::: EXCERPT TO READ :::
Phylogenetic analysis and in silico PFGE classification.

Results of our revised prediction rule suggested existence of a more resistant strain population that we studied with additional phylogenetic analyses. Single nucleotide variants (SNVs) were identified by mapping cleaned sequencing reads against a finished USA300 MRSA reference genome and applying a series of filters to retain high quality variants. The variant calling pipeline can be found on GitHub at https://github.com/Snitkin-Lab-Umich/variant_calling_pipeline. After generating the whole-genome alignment for the isolates from the Cook County jail (PRJNA638400), we then masked sites identified as recombinant by Gubbins (38) and used this masked whole-genome alignment to build a maximum likelihood phylogeny with IQ-TREE version 1.6.12 (39) using the ModelFinder option to choose the best fit substitution model and ultrafast bootstrap with 1,000 replicates (-bb 1000) (40). The tree was midpoint rooted using the midpoint.root function in phytools (41). Non-USA300 tips were dropped using the drop.tip function in ape (42). Resistance data were overlaid on the tree with ggtree (43).

We classified isolates as USA300 using sequence probes provided by Bowers et al. (44) that included the probes innerCC8, CC8f, and CC8e or CC8e and CC8f. Isolates underwent multilocus sequence typing with ARIBA (45). Isolates that were not part of CC8 were further investigated for relatedness to USA100. Two USA100 genomes and a USA800 genome (USA100-NRS642, USA100-NRS720, USA800-NRS387 from BioProject PRJNA374337) and non-CC8 genomes from our study were assembled with an internal pipeline available at https://github.com/Snitkin-Lab-Umich/assemblage and aligned with cognac (46), and a phylogenetic tree was created with fasttree (47). Isolates with ST5 or that clustered with the USA100 reference genomes were considered USA100 (Fig. S1).

Statistical analysis.

Analysis was performed using SAS software (version 9.4, SAS Institute, Cary, NC), Python (version 3.7, Python Software Foundation, available at http://www.python.org), and R (R version 4.0.3, R Foundation for Statistical Computing, Vienna, Austria.). The sensitivity (Sn), specificity (Sp), positive and negative predictive value (PPV and NPV), and likelihood ratios (LRs) were calculated for each unique antibiotic phenotype and antibiotic combinations. For these analyses, “true positive” was defined as USA300 that was susceptible to the antibiotic(s), “false negative” was defined as USA300 that was resistant to the antibiotic(s), “false positive” was defined as USA100 that was susceptible to the antibiotic(s), and “true negative” was defined as USA100 that was resistant to the antibiotic(s). The Matthews correlation coefficient (MCC) was calculated to assess performance of the highest-performing predictor to determine its predictive performance while accounting for unbalanced data sets. Antibiotics with very high levels of resistance (>90%; erythromycin) or susceptibility (>99%; trimethoprim-sulfamethoxazole, linezolid, Synercid, and vancomycin) were excluded from this analysis because they were unlikely to be discriminatory. The antibiotic phenotype for each unique isolate was then used to calculate the number of resistant antibiotic classes (using tetracycline, levofloxacin, rifampin, gentamicin, erythromycin, and clindamycin), from which a receiver-operator curve (ROC) was constructed.

Data availability.

Sequencing data sets are available and can be found at BioProject PRJNA638400 (35), PRJNA345238 (6), and BioProject PRJNA744410.
:::
## TASKS FOR THIS EXERCISE
A. Do the following statements agree with the methods excerpt? (i) The maximum likelihood phylogeny was built with ultrafast bootstrap using 1,000 replicates. (ii) Erythromycin was left out of the predictor analysis because almost all isolates were susceptible to it. (iii) A "false positive" was defined as USA300 that was resistant to the antibiotic(s). For each, answer yes or no and quote the deciding words.
B. Quote the methods excerpt, starting with "We classified isolates" and going on through "Statistical analysis.".
::: EXERCISE DATA :::
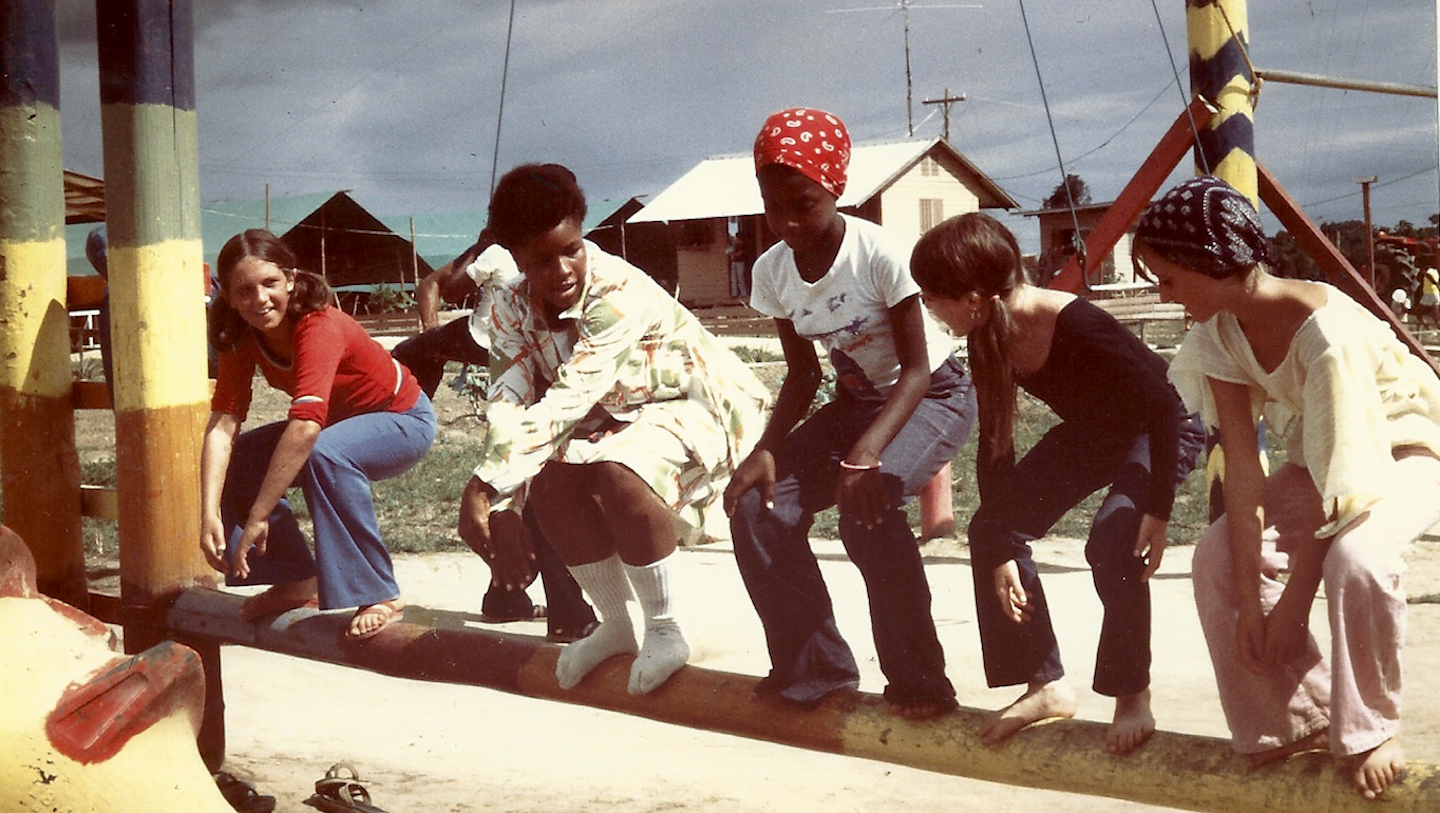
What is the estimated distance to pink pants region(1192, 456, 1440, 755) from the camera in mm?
2076

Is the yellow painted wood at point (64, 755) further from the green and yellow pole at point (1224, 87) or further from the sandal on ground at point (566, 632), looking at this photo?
the sandal on ground at point (566, 632)

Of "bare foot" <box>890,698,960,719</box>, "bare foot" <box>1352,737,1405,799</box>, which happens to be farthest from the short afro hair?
"bare foot" <box>1352,737,1405,799</box>

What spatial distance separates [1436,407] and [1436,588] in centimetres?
402

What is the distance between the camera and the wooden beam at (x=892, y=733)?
221 cm

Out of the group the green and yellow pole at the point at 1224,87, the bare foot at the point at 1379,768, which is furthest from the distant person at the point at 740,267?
the bare foot at the point at 1379,768

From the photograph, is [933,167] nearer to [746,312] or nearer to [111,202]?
[746,312]

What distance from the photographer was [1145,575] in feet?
8.17

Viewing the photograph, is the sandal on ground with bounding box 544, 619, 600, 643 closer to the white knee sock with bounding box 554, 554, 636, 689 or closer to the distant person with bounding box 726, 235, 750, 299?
the distant person with bounding box 726, 235, 750, 299

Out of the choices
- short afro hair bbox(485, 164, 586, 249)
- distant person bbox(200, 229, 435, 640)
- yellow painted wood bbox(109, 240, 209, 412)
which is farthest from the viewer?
yellow painted wood bbox(109, 240, 209, 412)

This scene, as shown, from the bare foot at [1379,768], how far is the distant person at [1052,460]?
0.37m

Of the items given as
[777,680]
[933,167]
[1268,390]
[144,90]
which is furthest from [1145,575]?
[144,90]

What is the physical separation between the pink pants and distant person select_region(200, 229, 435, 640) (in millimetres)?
2127

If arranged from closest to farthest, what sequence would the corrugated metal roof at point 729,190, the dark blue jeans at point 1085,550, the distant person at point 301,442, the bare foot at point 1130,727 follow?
1. the bare foot at point 1130,727
2. the dark blue jeans at point 1085,550
3. the distant person at point 301,442
4. the corrugated metal roof at point 729,190

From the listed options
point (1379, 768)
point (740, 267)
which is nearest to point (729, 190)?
point (740, 267)
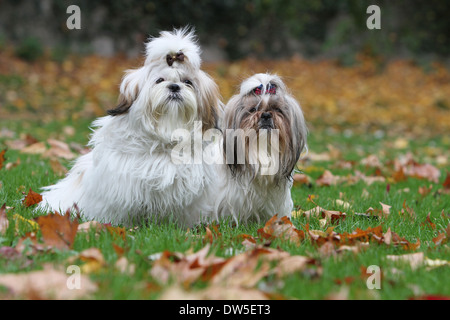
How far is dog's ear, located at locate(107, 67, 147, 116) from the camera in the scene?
3363 millimetres

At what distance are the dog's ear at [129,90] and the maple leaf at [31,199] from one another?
853mm

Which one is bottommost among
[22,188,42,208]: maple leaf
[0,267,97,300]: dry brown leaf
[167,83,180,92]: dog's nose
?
[0,267,97,300]: dry brown leaf

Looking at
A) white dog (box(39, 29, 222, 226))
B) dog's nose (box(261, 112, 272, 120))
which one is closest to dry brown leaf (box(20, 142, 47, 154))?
white dog (box(39, 29, 222, 226))

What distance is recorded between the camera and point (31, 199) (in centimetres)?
371

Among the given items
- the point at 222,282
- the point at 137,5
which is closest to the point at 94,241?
the point at 222,282

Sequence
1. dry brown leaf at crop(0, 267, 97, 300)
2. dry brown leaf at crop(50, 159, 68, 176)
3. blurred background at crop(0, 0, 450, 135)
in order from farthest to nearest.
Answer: blurred background at crop(0, 0, 450, 135)
dry brown leaf at crop(50, 159, 68, 176)
dry brown leaf at crop(0, 267, 97, 300)

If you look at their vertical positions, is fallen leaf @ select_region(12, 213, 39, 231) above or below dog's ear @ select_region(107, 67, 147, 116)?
below

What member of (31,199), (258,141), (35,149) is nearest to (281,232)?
(258,141)

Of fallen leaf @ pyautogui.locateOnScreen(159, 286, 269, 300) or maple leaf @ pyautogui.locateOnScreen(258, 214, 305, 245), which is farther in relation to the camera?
maple leaf @ pyautogui.locateOnScreen(258, 214, 305, 245)

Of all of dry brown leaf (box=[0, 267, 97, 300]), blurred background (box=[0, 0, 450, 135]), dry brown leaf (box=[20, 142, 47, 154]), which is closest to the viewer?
dry brown leaf (box=[0, 267, 97, 300])

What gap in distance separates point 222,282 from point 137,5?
40.0 ft

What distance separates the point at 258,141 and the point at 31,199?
5.43 feet

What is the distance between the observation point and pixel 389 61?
16.5 meters

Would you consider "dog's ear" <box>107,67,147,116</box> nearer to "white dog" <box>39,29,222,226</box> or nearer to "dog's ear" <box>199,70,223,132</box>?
"white dog" <box>39,29,222,226</box>
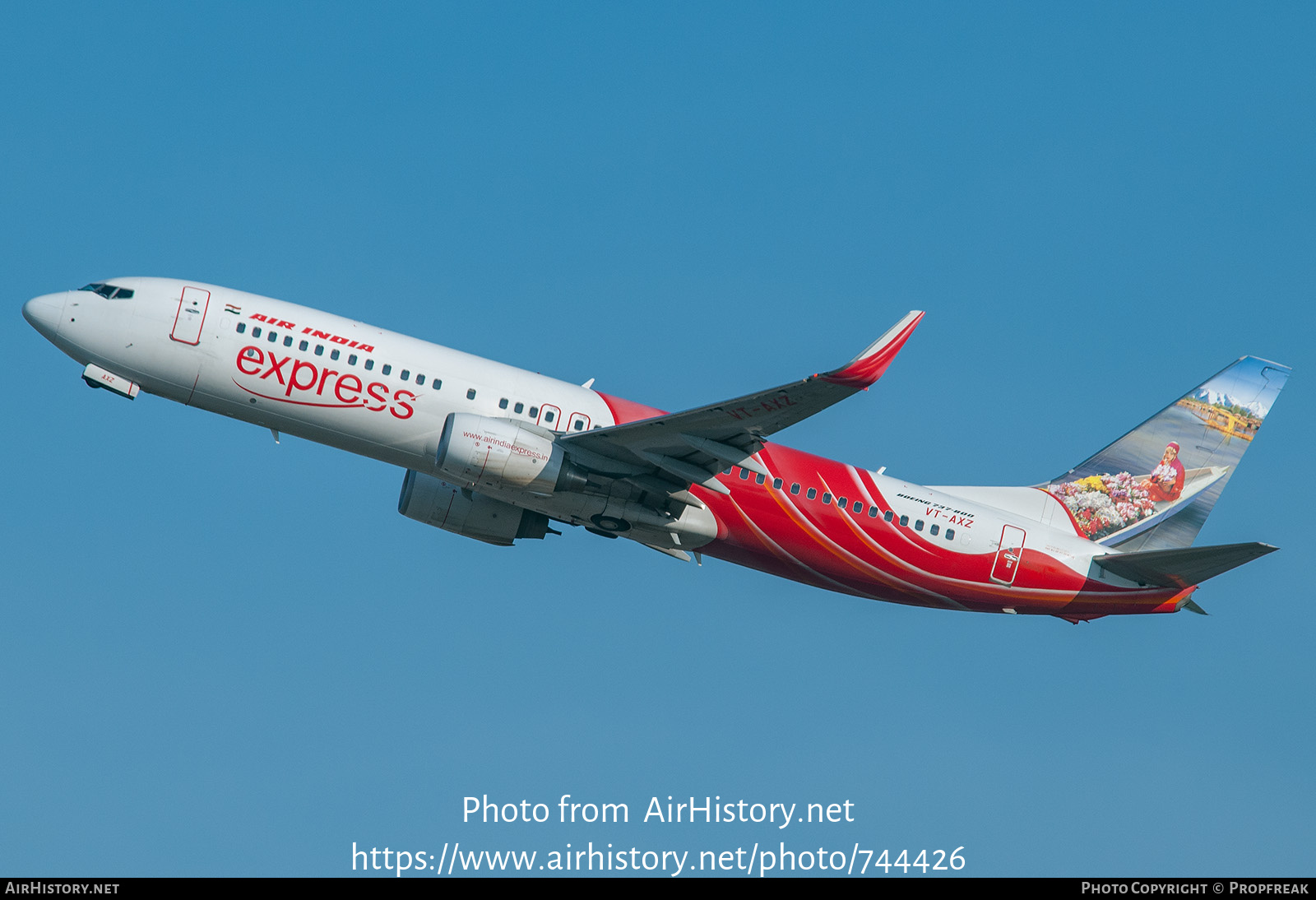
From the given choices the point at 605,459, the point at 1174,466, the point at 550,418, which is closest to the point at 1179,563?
the point at 1174,466

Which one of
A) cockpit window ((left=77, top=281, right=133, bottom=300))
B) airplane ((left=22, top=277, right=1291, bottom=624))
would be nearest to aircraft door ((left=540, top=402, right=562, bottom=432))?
airplane ((left=22, top=277, right=1291, bottom=624))

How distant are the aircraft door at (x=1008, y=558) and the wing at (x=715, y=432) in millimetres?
7758

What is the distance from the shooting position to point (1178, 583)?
128 ft

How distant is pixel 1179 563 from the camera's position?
37.5 m

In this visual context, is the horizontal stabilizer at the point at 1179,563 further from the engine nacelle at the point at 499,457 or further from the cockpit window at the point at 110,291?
the cockpit window at the point at 110,291

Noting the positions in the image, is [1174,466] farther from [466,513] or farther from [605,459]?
[466,513]

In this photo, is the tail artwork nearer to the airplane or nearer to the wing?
the airplane

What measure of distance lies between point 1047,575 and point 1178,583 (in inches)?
151

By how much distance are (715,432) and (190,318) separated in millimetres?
13877

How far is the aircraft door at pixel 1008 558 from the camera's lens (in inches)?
1517

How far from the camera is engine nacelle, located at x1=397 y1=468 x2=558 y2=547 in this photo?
3894cm

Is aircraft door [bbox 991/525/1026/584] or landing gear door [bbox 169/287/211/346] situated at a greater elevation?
landing gear door [bbox 169/287/211/346]

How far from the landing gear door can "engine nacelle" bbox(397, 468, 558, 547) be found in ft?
25.1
:::
## YOUR WRITTEN ANSWERS
A.
(i) Yes: "ultrafast bootstrap with 1,000 replicates (-bb 1000)"
(ii) No: "Antibiotics with very high levels of resistance (>90%; erythromycin)"
(iii) No: "“false positive” was defined as USA100 that was susceptible to the antibiotic(s)"

B.
We classified isolates as USA300 using sequence probes provided by Bowers et al. (44) that included the probes innerCC8, CC8f, and CC8e or CC8e and CC8f. Isolates underwent multilocus sequence typing with ARIBA (45). Isolates that were not part of CC8 were further investigated for relatedness to USA100. Two USA100 genomes and a USA800 genome (USA100-NRS642, USA100-NRS720, USA800-NRS387 from BioProject PRJNA374337) and non-CC8 genomes from our study were assembled with an internal pipeline available at https://github.com/Snitkin-Lab-Umich/assemblage and aligned with cognac (46), and a phylogenetic tree was created with fasttree (47). Isolates with ST5 or that clustered with the USA100 reference genomes were considered USA100 (Fig. S1).

Statistical analysis.